Und Zeugnis davon geben, dass wir ein heiliges Volk sind. Wir können versucht sein zu meinen, die Heiligkeit sei nur für einige. »Wir sind alle berufen, heilig zu sein, indem wir in der Liebe leben und im täglichen Tun unser persönliches Zeugnis ablegen, jeder an dem Platz, an dem er sich befindet« (Apostolisches Schreiben Gaudete et exsultate, 14). Wie aber das Wasser in der Wüste nicht ein privates, sondern ein gemeinschaftliches Gut war, und wie das Manna nicht angehäuft werden konnte, weil es sonst verdarb, so breitet sich die gelebte Heiligkeit aus, fließt sie und befruchtet alles um sich herum. Heute entscheiden wir uns, heilig zu sein, wenn wir die Ränder und Peripherien unserer Gesellschaft heilen, dort, wo unser Bruder oder unsere Schwester liegt und unter der Ausschließung leidet. Lassen wir nicht zu, dass es erst die Person nach mir sei, die den Schritt macht, um ihm oder ihr zu helfen, und auch nicht, dass es eine Frage sei, die vonseiten der Institutionen gelöst werden muss; sondern richten wir selbst unseren Blick auf den Bruder oder die Schwester und reichen die Hand, um ihn oder sie aufzurichten. Denn in ihm oder ihr findet sich das Abbild Gottes, ein von Jesus Christus erlöster Bruder oder Schwester. Das bedeutet Christ sein und Tag für Tag gelebte Heiligkeit (vgl. ebd., 98).
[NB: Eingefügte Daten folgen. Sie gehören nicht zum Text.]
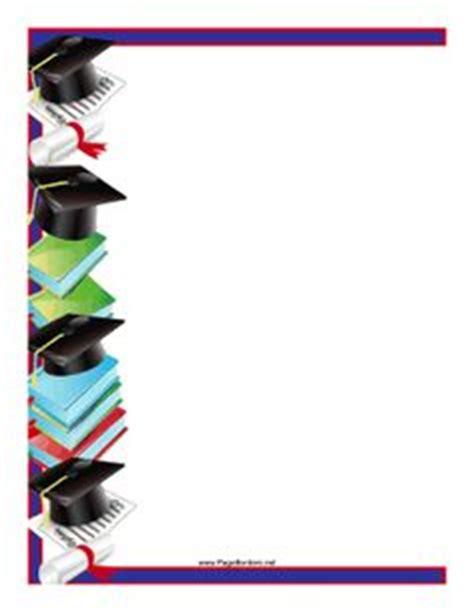 Architecture thesis topics 2016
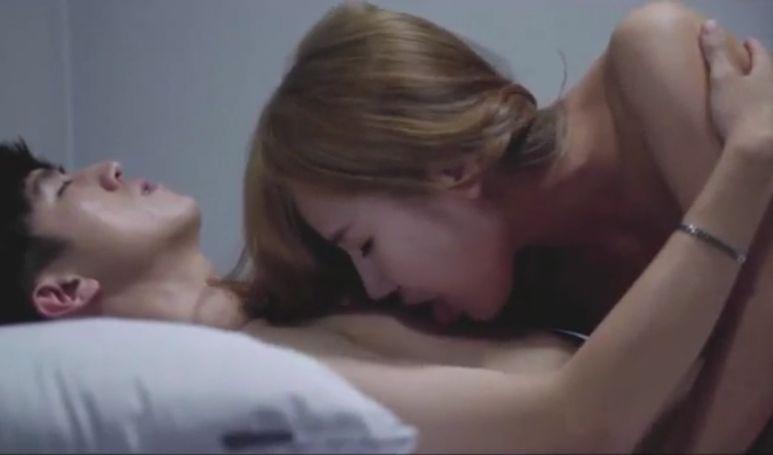 Clip sex Hàn quốc tình cảm không che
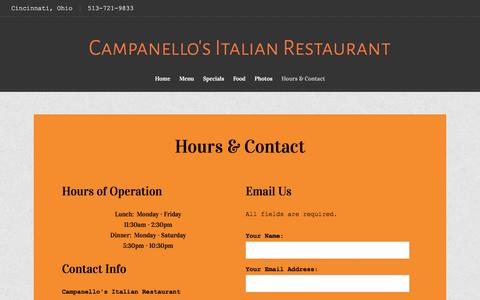 Screenshot of Hours Page campanellos.com - Cincinnati, Ohio Restaurant | Hours & Contact | Campanello's Italian Restaurant - captured June 18, 2016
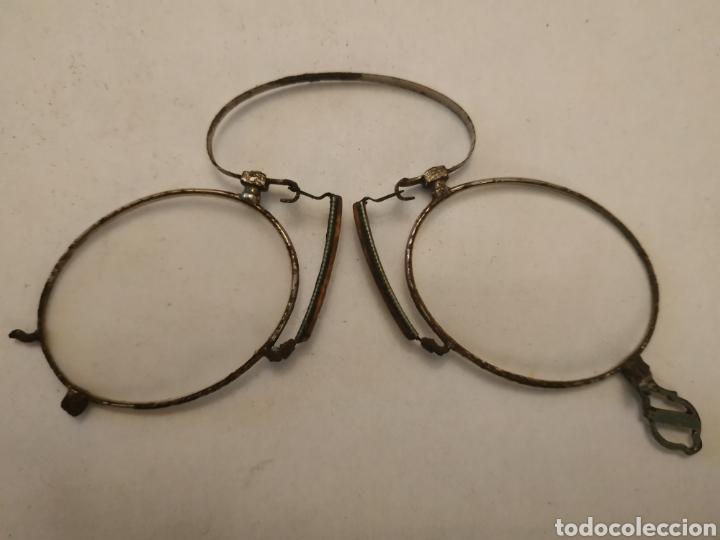 Antigüedades: Gafas graduadas tipo Quevedo con funda original - Foto 2 - 197944948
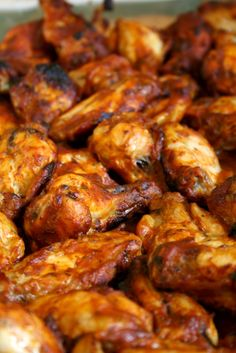 jackie's chicken wings. Bake first, then marinate in fridge for a day then re-bake.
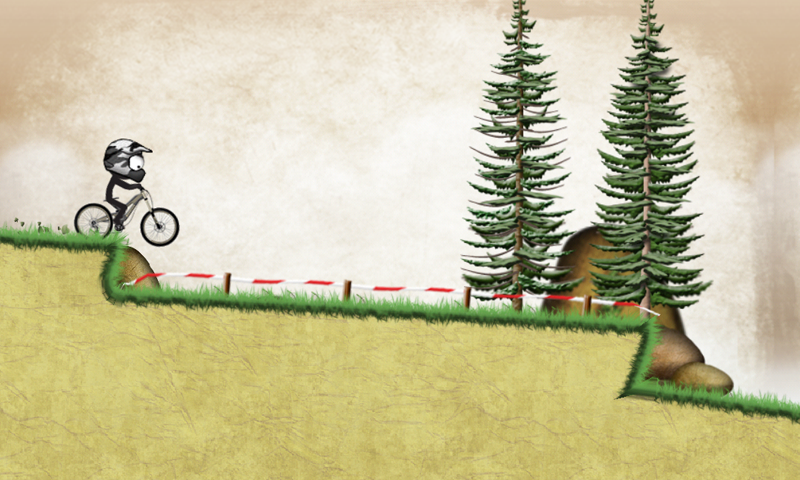 Stickman Downhill screenshot #12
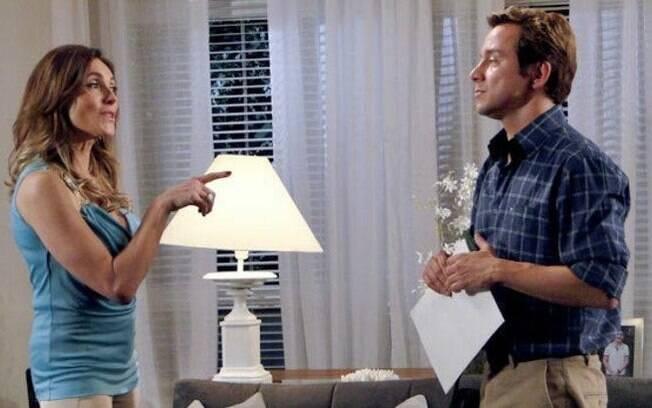 Fred se alia a Tereza Cristina para destruir o Brasileiríssimo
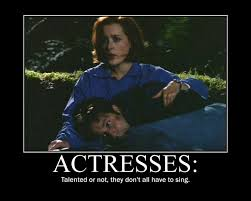 X Files Meme - 164 best x files images on pinterest the x files filing and scully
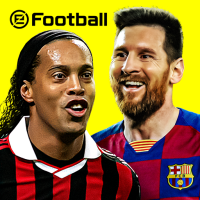 eFootball PES 2020 4.3.1Android Modded file download (Unlimited money,Mod) apk no root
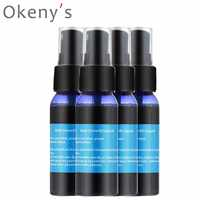 4pcs Okeny's Brand Yuda Pilatory Faster Hair Growth Products for Men and Woman Special for Postpartum Hair Loss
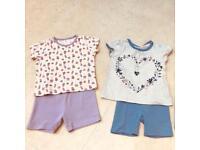 Girls summer PJs x2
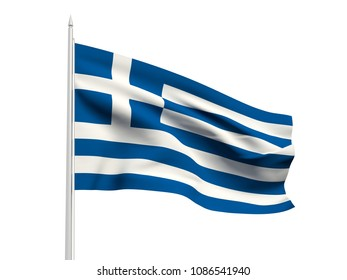 Greece flag floating in the wind with a White sky background. 3D illustration.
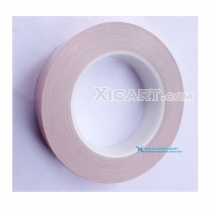 conductive Copper foil tape Masking tape Radiation protection tape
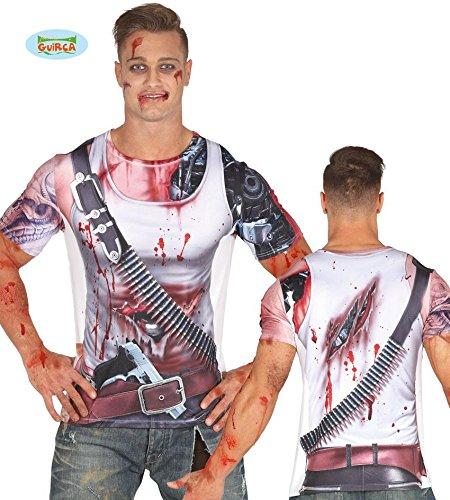 Imagen de camiseta disfraz de robot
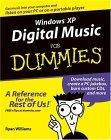 Windows XP Digital M...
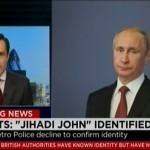 Has CNN done it on purpose? Posing Putin as 'Jihadi John'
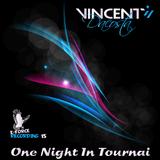 One Night in Tournai by Vincent Dacosta mp3 download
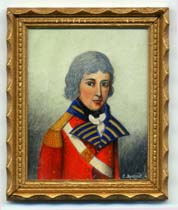 Miniature painting 0194 Young Soldier in Red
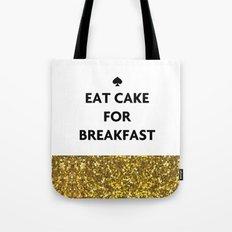 Kate Spade - Cake for Breakfast Tote Bag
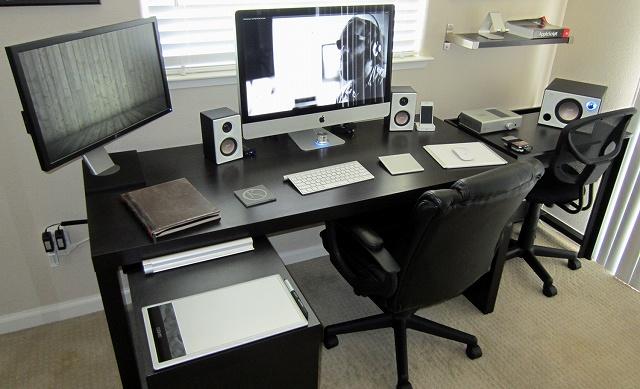 Desktop_Mac2_52.jpg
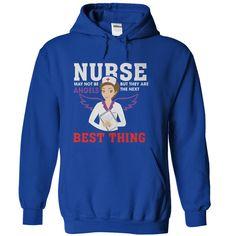 Nurses Proud T Shirt, Hoodie, Sweatshirt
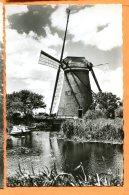 N162, Moulin, Mill, Mühle, Molen, 259, Non Circulée - Cartes Postales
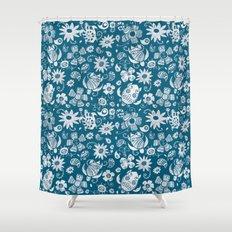 Summer Spirit No.2 Shower Curtain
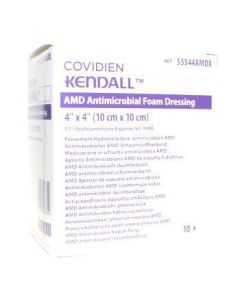 Kendall AMD Foam Dressing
In eurer Geschichte habt ihr dem Stolz, Esten zu sein, Ausdruck verliehen. Ihr besingt es mit den Worten: »Este bin ich, Este bleib ich, schön ist es, Este zu sein, wir sind Esten!« Wie schön ist es, sich als Teil eines Volkes fühlen, wie schön ist es, unabhängig und frei zu sein. Gehen wir hin zum heiligen Berg, zum Berg des Mose, zum Berg Jesu. Bitten wir Gott – wie das Motto dieses Besuchs sagt –, unsere Herzen aufzuwecken und uns die Gabe des Heiligen Geistes zu geben, damit wir in jedem Augenblick der Geschichte erkennen, wie wir frei sein, das Gute ergreifen und uns erwählt fühlen sollen; wie wir dazu beitragen können, dass Gott hier in Estland und in aller Welt seinen heiligen Stamm, sein priesterliches Volk wachsen lasse.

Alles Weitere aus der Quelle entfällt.